はっけよ~い、止まった??

[ 2008年3月12日 06:00 ]

福田(左)と吉澤(右)は、手をつきあったまま動かず。行司・式守一輝も、少々戸惑い気味に「のこった、のこった」と二人をうながす

 初々しさが招いた前代未聞のハプニングだ。大相撲春場所3日目は11日、大阪府立体育会館で行われ、2日目を迎えた前相撲の一番、福田(15=錣山)―吉沢(15=春日山)は両者とも仕切り線に手を突き、にらみ合ったまま約20秒間“硬直”。立った後は福田が寄り切りであっさり勝ったが、ほとんど相撲経験がない者同士のデビュー戦で取組の勝手が分からず、緊張感も手伝っての珍事となった。

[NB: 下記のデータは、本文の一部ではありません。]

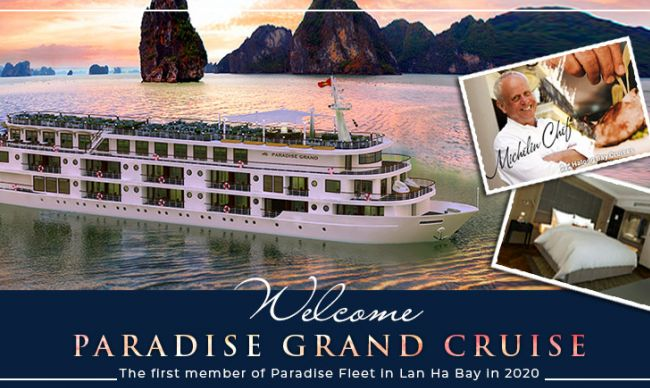 Welcome Paradise Grand Cruise - The first member of Paradise Fleet in Lan Ha Bay in 2020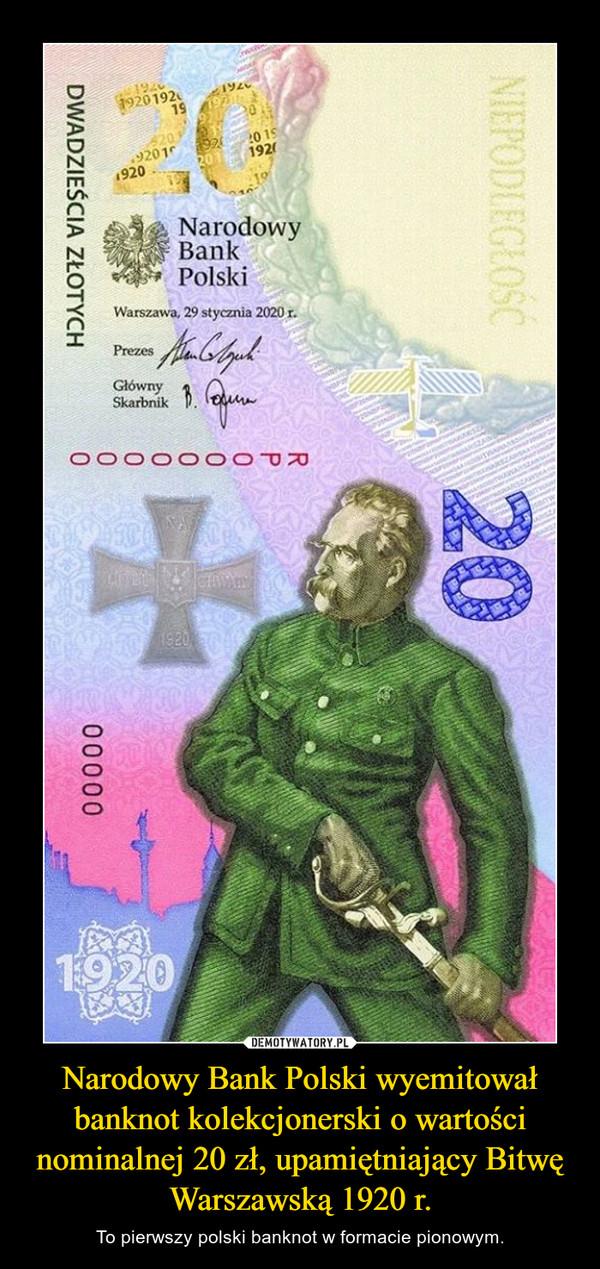 Narodowy Bank Polski wyemitował banknot kolekcjonerski o wartości nominalnej 20 zł, upamiętniający Bitwę Warszawską 1920 r. – To pierwszy polski banknot w formacie pionowym.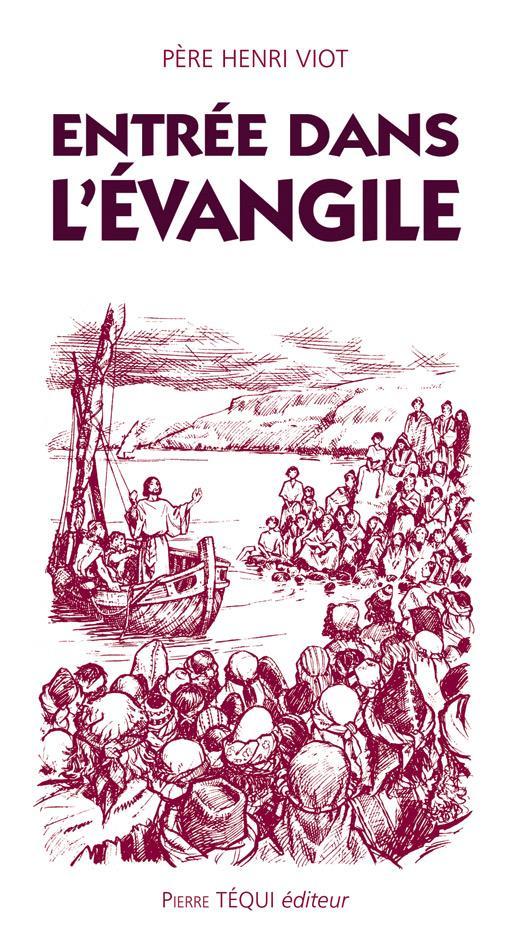 ENTREE DANS L'EVANGILE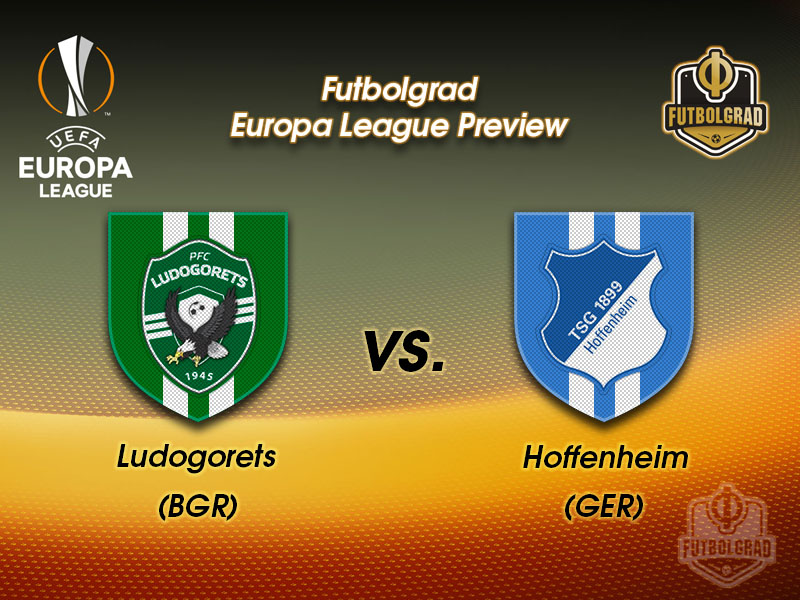 Ludogorets vs Hoffenheim – Europa League Preview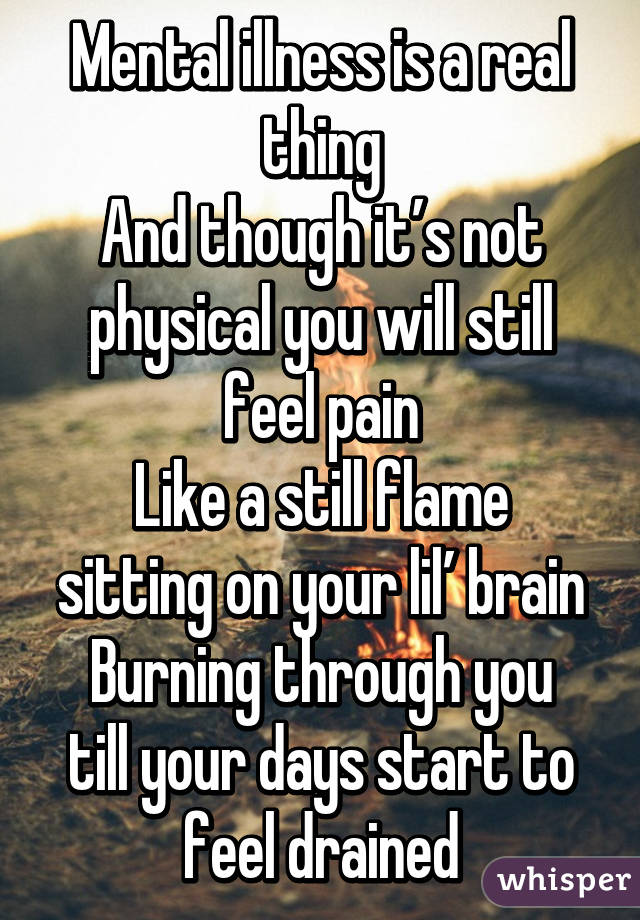 Mental illness is a real thing And though it's not physical you will still feel pain Like a still flame sitting on your lil' brain Burning through you till your days start to feel drained
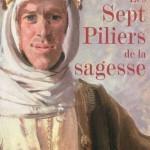 """Visuel de Couverture pour  """" Les Sept Piliers de la sagesse """" (texte intégral, éd. Phébus, 2009)"""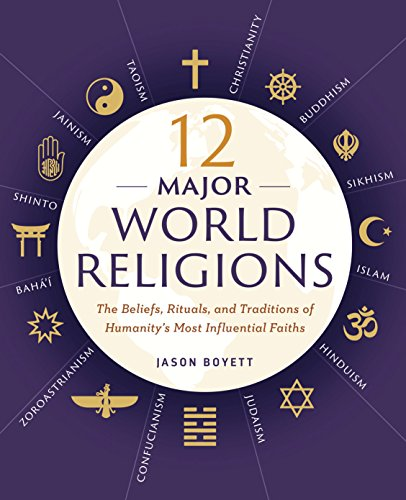 12 Major World Religions: The Beliefs, Rituals, and Traditions of Humanity's Most Influential Faiths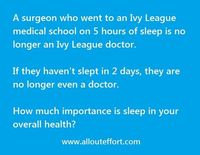 Just as much as you wouldn't go into surgery with a doctor who hasn't slept, you should not expect miracles from a body that is sleep deprived.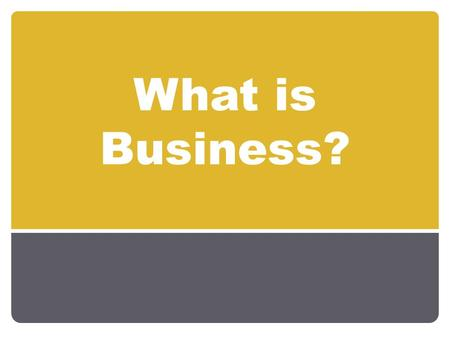 What is Business?.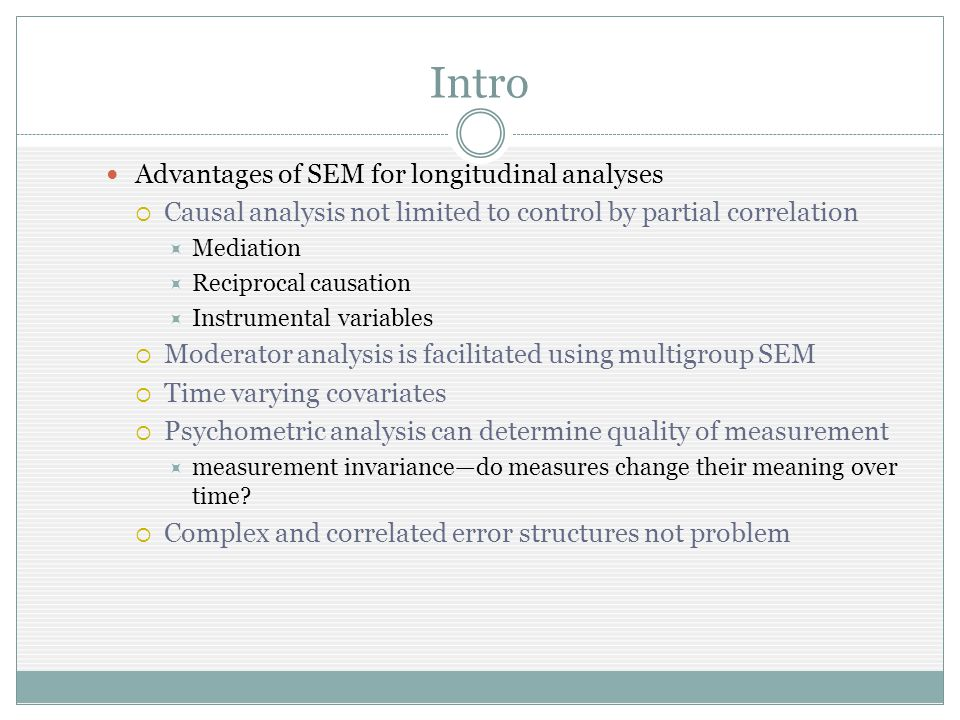 Intro Advantages of SEM for longitudinal analyses Causal analysis not limited to control by partial correlation Mediation Reciprocal causation Instrumental variables Moderator analysis is facilitated using multigroup SEM Time varying covariates Psychometric analysis can determine quality of measurement measurement invariancedo measures change their meaning over time.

 神聖な土俵を、かみ殺したような笑いが包んだ。人生初の取組に臨んだ2人の新弟子は、仕切り線に手を突いたまま固まった。「はっけよい」と声を発した序二段格行事の式守一輝が異変に気づき、両手で立ち合いを促した。それでも“お見合い”を続ける両者に、しびれを切らして「のこった」と発声。土俵下の藤島親方(元大関・武双山)も「立って!」と声を上げた。20秒が経過し、最後はどちらからともなく立ち上がったが、狛犬(こまいぬ)のような光景が土俵を見守った人々の笑いを誘った。

 今場所で行事生活4年目の式守一輝は「初めてですね。気配がなかったので、小声で“立っていいよ”とは言ったんですけど…。どうしたらいいか分からなかった」と苦笑い。しかし、周囲の困惑をよそに、当事者は真剣だった。この日は前相撲が17番組まれたが、最初の取組とあって2人ともガチガチに緊張。立つタイミングを失った。「緊張した?ハイ…。何で相手は立ってこないんだろうって思いました」。立った後は左を差して右をおっつけて寄り切り、3秒足らずで白星を挙げた福田は首をひねった。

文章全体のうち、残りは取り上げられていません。